Quali caratteristiche base dovrebbe avere uno smart working portato avanti in maniera appropriata?
«Occorre prima di tutto entrare nel mindset della difficoltà piuttosto che della comodità; da remoto la comunicazione interna è fondamentale e occorre lavorare duro per metterla sempre in risalto; ci vogliono poi obiettivi definiti e sistemi di verifica; c’è un’alternativa? Sì, avere focus chiari e una fiducia ben riposta in chi svolge il lavoro; diviene allora fondamentale una selezione del personale che porti a persone autonome e responsabili, nonché preparate a una gestione proficua dello spazio e del tempo; in caso contrario, i problemi si moltiplicheranno».
Innovazione, digitale e AI: come dovrebbero essere utilizzati per dare un ulteriore senso allo smart working? O il rischio è quello di relegarci ancora di più nell’isolamento?

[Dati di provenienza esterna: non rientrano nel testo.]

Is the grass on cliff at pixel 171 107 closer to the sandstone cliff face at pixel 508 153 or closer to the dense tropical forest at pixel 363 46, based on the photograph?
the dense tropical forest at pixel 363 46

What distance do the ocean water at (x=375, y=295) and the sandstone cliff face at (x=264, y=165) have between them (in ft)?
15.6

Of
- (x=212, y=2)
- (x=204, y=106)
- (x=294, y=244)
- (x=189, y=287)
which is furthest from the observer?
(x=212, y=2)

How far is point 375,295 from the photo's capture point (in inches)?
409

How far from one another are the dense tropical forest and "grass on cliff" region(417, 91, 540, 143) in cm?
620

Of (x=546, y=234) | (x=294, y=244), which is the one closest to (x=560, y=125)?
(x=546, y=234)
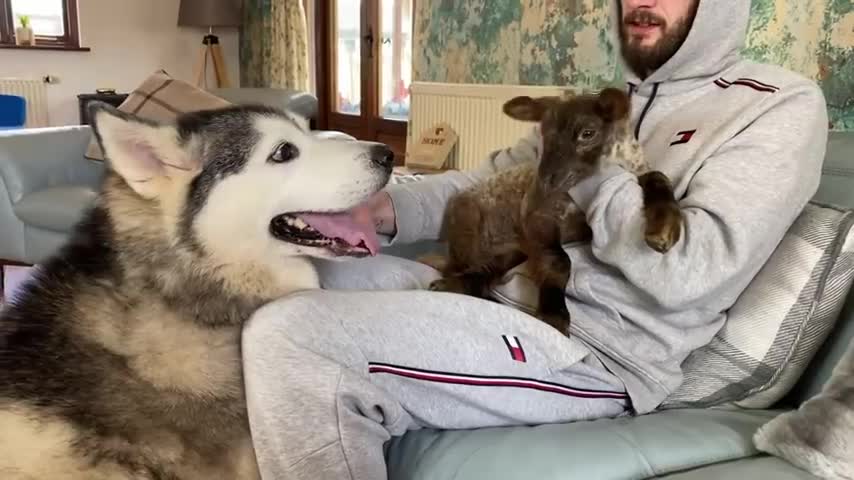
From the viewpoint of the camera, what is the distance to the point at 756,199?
1293 millimetres

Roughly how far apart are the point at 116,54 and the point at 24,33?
0.82m

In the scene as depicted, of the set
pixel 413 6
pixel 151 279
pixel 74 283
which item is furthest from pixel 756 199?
pixel 413 6

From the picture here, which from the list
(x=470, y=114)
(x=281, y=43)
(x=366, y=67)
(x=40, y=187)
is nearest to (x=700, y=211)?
(x=470, y=114)

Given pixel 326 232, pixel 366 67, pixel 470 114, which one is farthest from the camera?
pixel 366 67

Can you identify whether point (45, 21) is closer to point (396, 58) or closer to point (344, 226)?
point (396, 58)

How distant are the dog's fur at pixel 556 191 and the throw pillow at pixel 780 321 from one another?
27 cm

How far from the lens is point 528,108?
5.33 ft

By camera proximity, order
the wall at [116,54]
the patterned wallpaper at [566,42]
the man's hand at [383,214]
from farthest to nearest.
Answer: the wall at [116,54] → the patterned wallpaper at [566,42] → the man's hand at [383,214]

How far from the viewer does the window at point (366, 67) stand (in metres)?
5.59

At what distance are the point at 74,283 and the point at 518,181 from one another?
3.25 ft

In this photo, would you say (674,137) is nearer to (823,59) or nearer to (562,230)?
(562,230)

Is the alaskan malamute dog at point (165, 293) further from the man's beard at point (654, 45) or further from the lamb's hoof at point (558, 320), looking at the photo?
the man's beard at point (654, 45)

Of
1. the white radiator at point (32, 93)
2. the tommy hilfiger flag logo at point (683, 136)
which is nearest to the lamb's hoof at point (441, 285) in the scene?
the tommy hilfiger flag logo at point (683, 136)

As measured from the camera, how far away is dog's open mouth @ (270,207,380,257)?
138 centimetres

«Le persone si stanno impigrendo, c’è una sorta di appiattimento cognitivo causato dall’uso dell’AI. Ci si relaziona di più con l’intelligenza artificiale piuttosto che in un confronto costruttivo con un collega e l’intelligenza artificiale non la sappiamo neanche utilizzare bene. Abbiamo una tecnologia utile e velocizzante, ma in realtà non sta creando il valore che ci si attendeva».
Quali tipologie di aziende vi contattano e cosa offrite loro nel dettaglio?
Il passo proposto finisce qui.